● What is required: Images embedded in the records are excluded; print everything else exactly as given.

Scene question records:
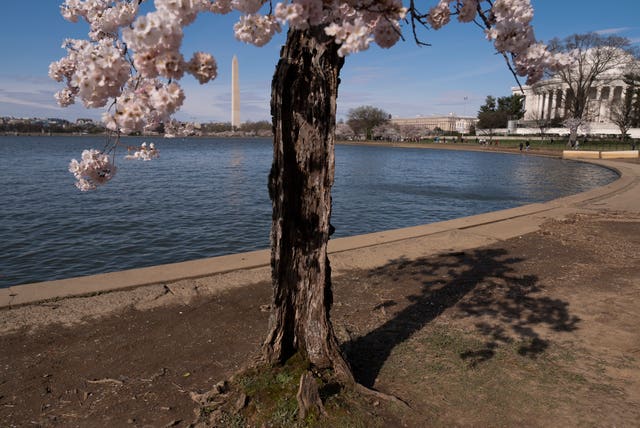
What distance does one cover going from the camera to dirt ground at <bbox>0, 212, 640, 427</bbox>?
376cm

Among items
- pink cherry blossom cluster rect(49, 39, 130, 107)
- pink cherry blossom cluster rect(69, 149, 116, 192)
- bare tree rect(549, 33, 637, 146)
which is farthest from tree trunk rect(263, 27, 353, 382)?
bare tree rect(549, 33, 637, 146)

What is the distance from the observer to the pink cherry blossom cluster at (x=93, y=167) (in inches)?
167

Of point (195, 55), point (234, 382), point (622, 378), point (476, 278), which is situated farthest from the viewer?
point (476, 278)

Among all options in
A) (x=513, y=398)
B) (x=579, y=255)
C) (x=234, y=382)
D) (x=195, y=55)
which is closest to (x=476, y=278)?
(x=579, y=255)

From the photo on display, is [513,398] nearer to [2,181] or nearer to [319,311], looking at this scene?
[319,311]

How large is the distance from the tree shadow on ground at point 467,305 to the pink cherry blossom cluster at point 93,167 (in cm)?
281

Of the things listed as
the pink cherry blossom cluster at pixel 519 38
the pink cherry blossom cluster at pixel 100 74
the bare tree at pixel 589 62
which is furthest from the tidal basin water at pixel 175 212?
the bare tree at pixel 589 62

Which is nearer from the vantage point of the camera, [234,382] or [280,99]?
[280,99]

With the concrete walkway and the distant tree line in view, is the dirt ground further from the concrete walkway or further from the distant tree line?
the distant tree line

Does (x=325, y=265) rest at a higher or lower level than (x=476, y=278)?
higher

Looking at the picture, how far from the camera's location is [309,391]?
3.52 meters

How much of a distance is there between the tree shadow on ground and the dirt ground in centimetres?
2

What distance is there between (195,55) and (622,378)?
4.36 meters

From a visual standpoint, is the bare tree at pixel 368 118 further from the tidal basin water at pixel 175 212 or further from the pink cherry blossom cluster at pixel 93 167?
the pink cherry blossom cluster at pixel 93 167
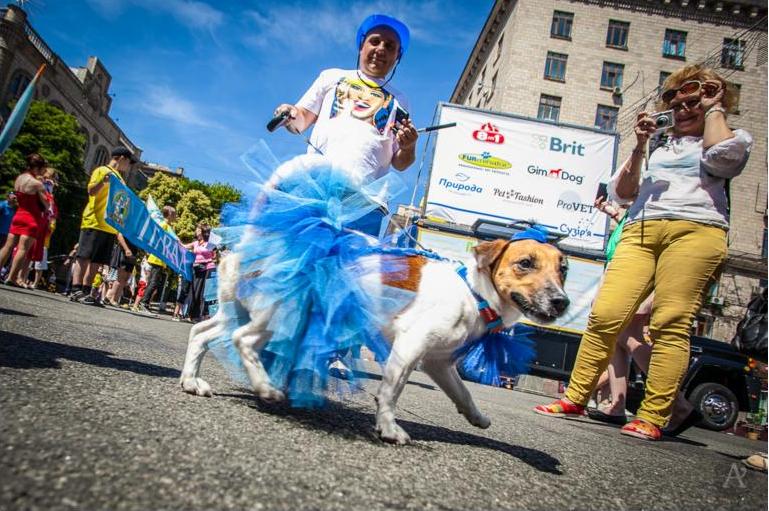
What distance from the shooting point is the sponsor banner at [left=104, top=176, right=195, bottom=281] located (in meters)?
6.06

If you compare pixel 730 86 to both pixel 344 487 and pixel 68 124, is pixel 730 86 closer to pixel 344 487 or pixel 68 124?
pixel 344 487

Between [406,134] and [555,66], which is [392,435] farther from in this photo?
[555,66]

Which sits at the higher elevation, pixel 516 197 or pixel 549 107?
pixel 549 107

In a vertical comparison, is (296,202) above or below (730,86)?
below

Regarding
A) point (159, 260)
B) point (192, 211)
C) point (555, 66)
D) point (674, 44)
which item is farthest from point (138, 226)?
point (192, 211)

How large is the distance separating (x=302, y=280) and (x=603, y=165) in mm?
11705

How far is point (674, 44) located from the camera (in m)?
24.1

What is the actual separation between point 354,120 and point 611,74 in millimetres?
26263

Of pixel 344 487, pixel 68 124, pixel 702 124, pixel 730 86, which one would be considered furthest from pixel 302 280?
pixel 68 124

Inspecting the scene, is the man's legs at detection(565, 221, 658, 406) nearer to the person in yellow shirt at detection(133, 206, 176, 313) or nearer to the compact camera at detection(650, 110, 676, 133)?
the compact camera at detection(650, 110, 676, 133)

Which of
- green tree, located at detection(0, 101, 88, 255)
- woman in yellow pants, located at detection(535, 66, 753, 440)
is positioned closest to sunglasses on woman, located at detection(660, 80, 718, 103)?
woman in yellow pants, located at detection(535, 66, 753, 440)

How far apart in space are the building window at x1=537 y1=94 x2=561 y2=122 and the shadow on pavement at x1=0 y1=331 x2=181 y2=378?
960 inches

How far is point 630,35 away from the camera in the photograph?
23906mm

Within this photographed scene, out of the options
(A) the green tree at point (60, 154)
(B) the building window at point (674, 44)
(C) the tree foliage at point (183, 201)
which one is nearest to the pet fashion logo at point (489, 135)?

● Completed task:
What distance does one cover going from the camera to dirt ground at <bbox>0, 212, 640, 427</bbox>?
376cm

Among items
- pink cherry blossom cluster rect(49, 39, 130, 107)
- pink cherry blossom cluster rect(69, 149, 116, 192)
- bare tree rect(549, 33, 637, 146)
which is farthest from tree trunk rect(263, 27, 353, 382)?
bare tree rect(549, 33, 637, 146)

What is the distance from the observer to the pink cherry blossom cluster at (x=93, y=167) (in inches)?
167

Of point (195, 55), point (234, 382), point (622, 378), point (476, 278), which is situated farthest from the viewer?
point (476, 278)

Among all options in
A) (x=513, y=398)
B) (x=579, y=255)
C) (x=234, y=382)
D) (x=195, y=55)
which is closest to (x=476, y=278)?
(x=579, y=255)

From the photo on display, is [513,398] nearer to [2,181] or nearer to [319,311], looking at this scene?
[319,311]

How large is the distance from the tree shadow on ground at point 467,305 to the pink cherry blossom cluster at point 93,167 (in cm)?
281

Of the things listed as
the pink cherry blossom cluster at pixel 519 38
the pink cherry blossom cluster at pixel 100 74
the bare tree at pixel 589 62
which is furthest from the tidal basin water at pixel 175 212?
the bare tree at pixel 589 62

Which is nearer from the vantage point of the camera, [234,382] or [280,99]?
[280,99]

With the concrete walkway and the distant tree line in view, is the dirt ground further from the concrete walkway or further from the distant tree line?
the distant tree line

Does (x=325, y=265) rest at a higher or lower level than (x=476, y=278)?
higher

Looking at the picture, how far from the camera's location is [309,391]?
3.52 meters

How much of a distance is there between the tree shadow on ground and the dirt ground in centimetres?
2

What distance is there between (195,55) and (622,378)?
4.36 meters

From a visual standpoint, is the bare tree at pixel 368 118 further from the tidal basin water at pixel 175 212 or further from the pink cherry blossom cluster at pixel 93 167?
the pink cherry blossom cluster at pixel 93 167
What distance from the shooting point is the sponsor banner at [left=104, top=176, right=195, bottom=281] located (in meters)?
6.06

If you compare pixel 730 86 to both pixel 344 487 and pixel 68 124, is pixel 730 86 closer to pixel 344 487 or pixel 68 124?
pixel 344 487

Between [406,134] and [555,66], which is [392,435] farther from in this photo?
[555,66]

Which sits at the higher elevation, pixel 516 197 or pixel 549 107?
pixel 549 107

In a vertical comparison, is (296,202) above or below (730,86)?
below

Regarding
A) point (159, 260)
B) point (192, 211)
C) point (555, 66)
D) point (674, 44)
which item is farthest from point (138, 226)?
point (192, 211)

How large is the distance separating (x=302, y=280) and (x=603, y=165) in mm?
11705

How far is point (674, 44) located from the camera (in m)?
24.1

What is the actual separation between point 354,120 and point 611,74 in millimetres?
26263

Of pixel 344 487, pixel 68 124, pixel 702 124, pixel 730 86, which one would be considered furthest from pixel 302 280?
pixel 68 124

Inspecting the scene, is the man's legs at detection(565, 221, 658, 406) nearer to the person in yellow shirt at detection(133, 206, 176, 313) or nearer to the compact camera at detection(650, 110, 676, 133)?
the compact camera at detection(650, 110, 676, 133)

Which of
- green tree, located at detection(0, 101, 88, 255)
- woman in yellow pants, located at detection(535, 66, 753, 440)
is positioned closest to sunglasses on woman, located at detection(660, 80, 718, 103)?
woman in yellow pants, located at detection(535, 66, 753, 440)

How far apart in space are the building window at x1=537 y1=94 x2=561 y2=122 and the shadow on pavement at x1=0 y1=331 x2=181 y2=378?
960 inches

How far is point 630,35 away from the camera in the photograph?
23906mm

Within this photographed scene, out of the options
(A) the green tree at point (60, 154)
(B) the building window at point (674, 44)
(C) the tree foliage at point (183, 201)
which one is nearest to the pet fashion logo at point (489, 135)?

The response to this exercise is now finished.